- #1
ttb90
- 16
- 0
Homework Statement
A large barge of overall width 4m to be used at sea has a uniform empty weight per meter length of M=6327.19kg/m (length is into the page). This empty weight is uniformly distributed along the length of the barge. The center of gravity of the empty barge is at position G, 2m above the flat bottom of the vessel. The barge has a rectangular water-line area and the density of seawater is 1025 kg/m^3. Neglect the thickness of the hull.
Ballast of mass Mb kg per meter length is added to the barge in order to effect the stability. The weight of the ballast acts at point A (on the barge centerline at the bottom of the hull) and is uniformly distributed along the length of the barge. The addition of the ballast will shift the center of gravity from G to G (prime). Write out an expression for the height of the new center of gravity above the bottom of the hull in terms of Mb (distance AG(prime))
Homework Equations
I know that the key word in the question is 'acting on point A'. Adding Mb will shift G to G(prime) however G(prime) is lower than G. Because the weight was added below and not above.
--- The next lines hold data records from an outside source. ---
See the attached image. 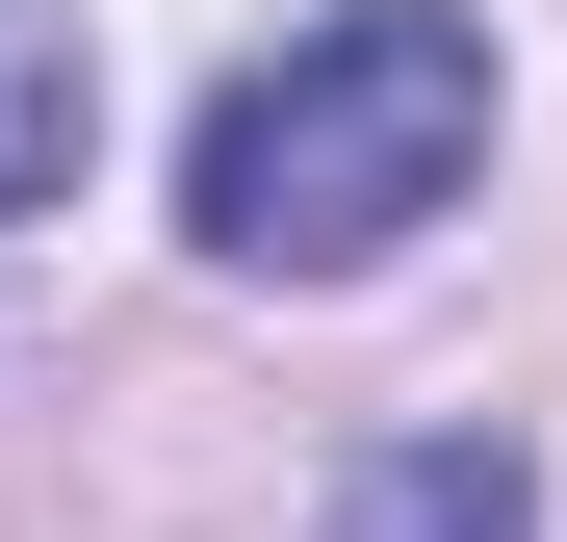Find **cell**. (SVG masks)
Returning <instances> with one entry per match:
<instances>
[{
    "label": "cell",
    "instance_id": "3957f363",
    "mask_svg": "<svg viewBox=\"0 0 567 542\" xmlns=\"http://www.w3.org/2000/svg\"><path fill=\"white\" fill-rule=\"evenodd\" d=\"M336 542H542V491H516V439H413Z\"/></svg>",
    "mask_w": 567,
    "mask_h": 542
},
{
    "label": "cell",
    "instance_id": "6da1fadb",
    "mask_svg": "<svg viewBox=\"0 0 567 542\" xmlns=\"http://www.w3.org/2000/svg\"><path fill=\"white\" fill-rule=\"evenodd\" d=\"M464 155H491V27H464V0H336V27H284V52L207 78L181 233H207L233 285H361L388 233L464 207Z\"/></svg>",
    "mask_w": 567,
    "mask_h": 542
},
{
    "label": "cell",
    "instance_id": "7a4b0ae2",
    "mask_svg": "<svg viewBox=\"0 0 567 542\" xmlns=\"http://www.w3.org/2000/svg\"><path fill=\"white\" fill-rule=\"evenodd\" d=\"M78 155H104V52H78V0H0V233H27Z\"/></svg>",
    "mask_w": 567,
    "mask_h": 542
}]
</instances>
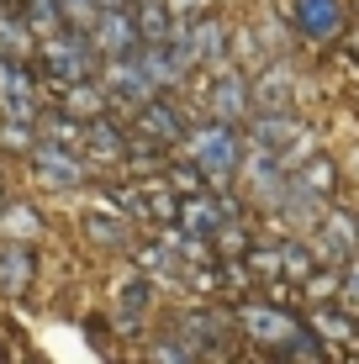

I am aware that i need to use moments to find G (prime) but am not sure how to start it off..Really stuck
The Attempt at a Solution
I have found the draft value of h=1.5432m.
m of barge= 6327.19 kg
length (l) of barge =1m
width= 4m
ρ= 1025kg/m^3
For equilibrium, buoyancy force= 6327.19g
volume of displaced seawater V=wxhxl= 4xhx1=4h
If we equate the two equations above we get h= 1.5432m..
This value is calculated for G not sure if it stays the same when we have G (prime)??